King Fahd University of Petroleum & Minerals
Computer Engineering Department
Experimental Analysis of Application Scalability
for the Xeon Phi
Summary:
The scalability of chip Multiprocessors (CMPs) such as the Intel Xeon Phi depends to a large extent on the design efficient and scalable cache coherence protocols. Currently cache coherence protocols use invalidate schemes that are known to generate a high number of coherence misses. Some important Basic Linear Algebra Solvers have data layouts that require frequent alternation of block ownership among cores. This data sharing patterns trigger a massive amount of snoops that may become a performance bottleneck as the number of cores increases. Adaptive hybrid protocols have been proposed for the Tile64 to reduce coherence misses in write-invalidate protocols which may substantially reduce cache-to-cache sharing misses. The Xeon Phi and Tile64 propose non-cache coherent models to avoid the impact on scalability due to coherence overheads. A partitioned global address space (PGAS) offers a global, logically shared memory space for all the threads, with locality awareness and one-sided communication constructs. We will experimentally analyze the shared data access patterns under the PGAS scheme for set of basic linear algebra solvers (BLAS and MAGMA) having different memory layout on the Xeon Phi co-processor. We will compare obtained throughput to those obtained on the Tile64 and on GPUs. Potential limitations on scalability due to the producer-consumer interdependencies will be analyzed with its impact on scalability of parallel programs. We will develop a Micro-benchmark which alternates the data block ownership among various cores and across all memory levels will be developed to characterize thread inter-dependencies on overall scalability.
Previous Research Work
Commodity multi-core SMPs generate an enormous amount of coherency traffic. Inter-core snooping traffic may affect the scalability of SMPs in addition to increasing power dissipation. Snoop filtering was proposed to reduce unnecessary coherence actions. However, limitation of scalability of parallel program having frequent changes in data sharing status is observed even when snoop requests from all remote cores are simultaneously processed.

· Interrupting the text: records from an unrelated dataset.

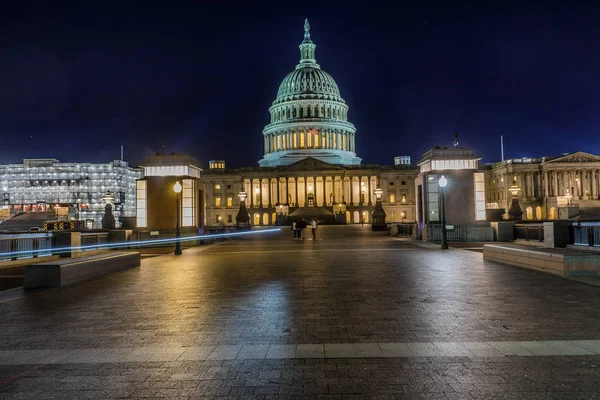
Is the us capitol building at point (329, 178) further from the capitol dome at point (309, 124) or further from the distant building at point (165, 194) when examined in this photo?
the distant building at point (165, 194)

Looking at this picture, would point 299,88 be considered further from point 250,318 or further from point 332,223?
point 250,318

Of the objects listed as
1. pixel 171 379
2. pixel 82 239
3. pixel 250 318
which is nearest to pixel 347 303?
pixel 250 318

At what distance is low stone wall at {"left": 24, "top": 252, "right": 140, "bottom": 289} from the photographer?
45.3 feet

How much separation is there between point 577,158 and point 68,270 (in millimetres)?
126136

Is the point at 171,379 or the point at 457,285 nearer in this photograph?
the point at 171,379

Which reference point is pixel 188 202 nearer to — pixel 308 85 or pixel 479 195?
pixel 479 195

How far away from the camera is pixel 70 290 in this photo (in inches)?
526

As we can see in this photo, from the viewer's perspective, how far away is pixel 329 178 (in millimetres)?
121250

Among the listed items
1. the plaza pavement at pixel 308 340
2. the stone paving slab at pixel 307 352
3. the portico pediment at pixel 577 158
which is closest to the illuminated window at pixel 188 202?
the plaza pavement at pixel 308 340

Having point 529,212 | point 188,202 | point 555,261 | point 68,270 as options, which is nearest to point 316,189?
point 529,212

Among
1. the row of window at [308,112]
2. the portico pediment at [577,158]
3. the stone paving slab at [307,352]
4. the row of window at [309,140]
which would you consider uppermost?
the row of window at [308,112]

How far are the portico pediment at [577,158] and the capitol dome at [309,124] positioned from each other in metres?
56.7

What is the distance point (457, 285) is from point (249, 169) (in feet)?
375

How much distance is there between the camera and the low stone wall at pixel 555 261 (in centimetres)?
1434
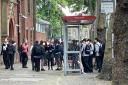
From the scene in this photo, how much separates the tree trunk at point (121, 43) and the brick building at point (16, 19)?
88.4 ft

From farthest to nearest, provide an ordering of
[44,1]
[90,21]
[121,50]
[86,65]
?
[44,1] < [86,65] < [90,21] < [121,50]

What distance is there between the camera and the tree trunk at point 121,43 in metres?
14.1

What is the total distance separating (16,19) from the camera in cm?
4756

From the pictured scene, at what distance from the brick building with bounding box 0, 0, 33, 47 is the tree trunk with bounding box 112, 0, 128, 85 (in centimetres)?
2695

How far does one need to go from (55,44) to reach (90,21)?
6091mm

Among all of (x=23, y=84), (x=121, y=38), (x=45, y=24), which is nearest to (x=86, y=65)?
(x=23, y=84)

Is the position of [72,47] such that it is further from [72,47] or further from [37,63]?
[37,63]

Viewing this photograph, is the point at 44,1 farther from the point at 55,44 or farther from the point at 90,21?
the point at 90,21

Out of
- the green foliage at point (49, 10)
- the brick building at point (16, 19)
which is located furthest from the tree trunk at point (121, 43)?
the green foliage at point (49, 10)

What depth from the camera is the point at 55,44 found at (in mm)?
32938

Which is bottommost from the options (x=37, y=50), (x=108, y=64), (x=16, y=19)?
(x=108, y=64)

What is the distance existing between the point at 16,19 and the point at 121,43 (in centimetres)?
3388

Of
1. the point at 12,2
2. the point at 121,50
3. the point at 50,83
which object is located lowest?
the point at 50,83

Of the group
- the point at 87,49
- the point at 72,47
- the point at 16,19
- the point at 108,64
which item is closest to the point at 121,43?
the point at 108,64
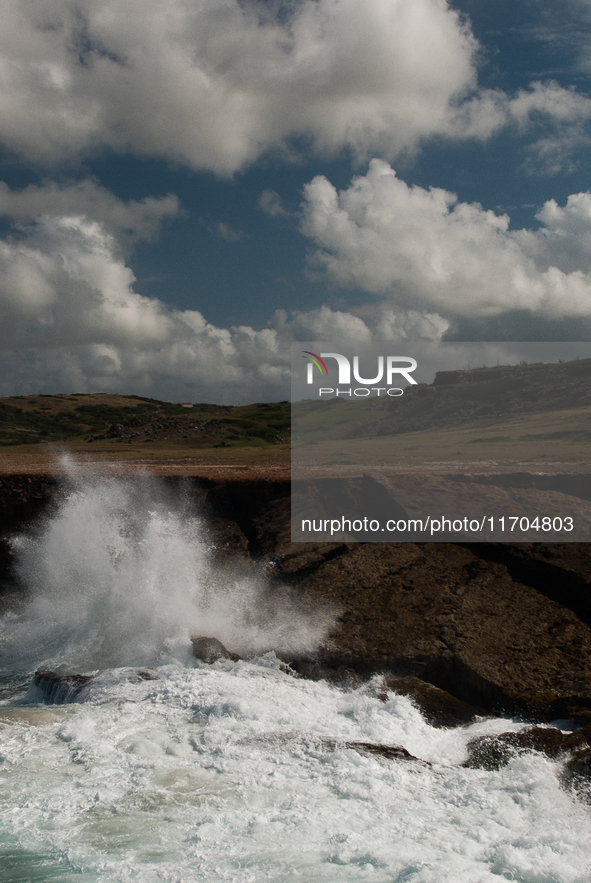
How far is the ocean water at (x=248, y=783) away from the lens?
5852mm

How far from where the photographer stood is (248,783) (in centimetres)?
720

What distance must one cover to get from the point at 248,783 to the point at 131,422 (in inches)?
1758

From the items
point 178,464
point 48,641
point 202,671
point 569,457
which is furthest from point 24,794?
point 569,457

We analyze four typical computational programs having different shared-data scenarios: solving linear system equation, ocean simulation, bucket sorting, and the alternating direction integration. These computations are analyzed respect to their organization, recurrences, and shared data access patterns. For each case, we derive an OpenMp execution model to emphasize changes in shared data statuses and to ease the design of the parallel algorithm. In the evaluation we plot the speedup obtained versus the number of cores and problem size when using one SMP with 8 cores. We discuss potential limitations on scalability versus loop recurrences and variation in data access patterns as row-major and column major. We also study the effects on scalability to intra- and inter- processor data swapping among the cores within a 4-core processor and across processors in the SMP.
Cooperation:
Our team consists of Dr. Mayez Al-Mouhamed, Mr. Allam Fatayer (COE M.Sc. Student), and Mr. Khaled Daud (ITC-KFUPM). The team cooperates with KAUST group on Xeon Phi.
Publications
Mayez A. Al-Mouhamed and Khaled A. Daud, Experimental Analysis of SMP Scalability in the Presence of Coherence Traffic and Snoop Filtering, IEEE 14th International Conference on High Performance Computing & Communication (HPCC), Liverpool, United Kingdom, May 2012.
M. A. Al-Mouhamed and K. A. Daud, Analysis of Scalability in the Presence of Coherence Traffic and Snoop Filtering in Embedded SMPs, International Journal of High Performance Computing Applications, June 2013.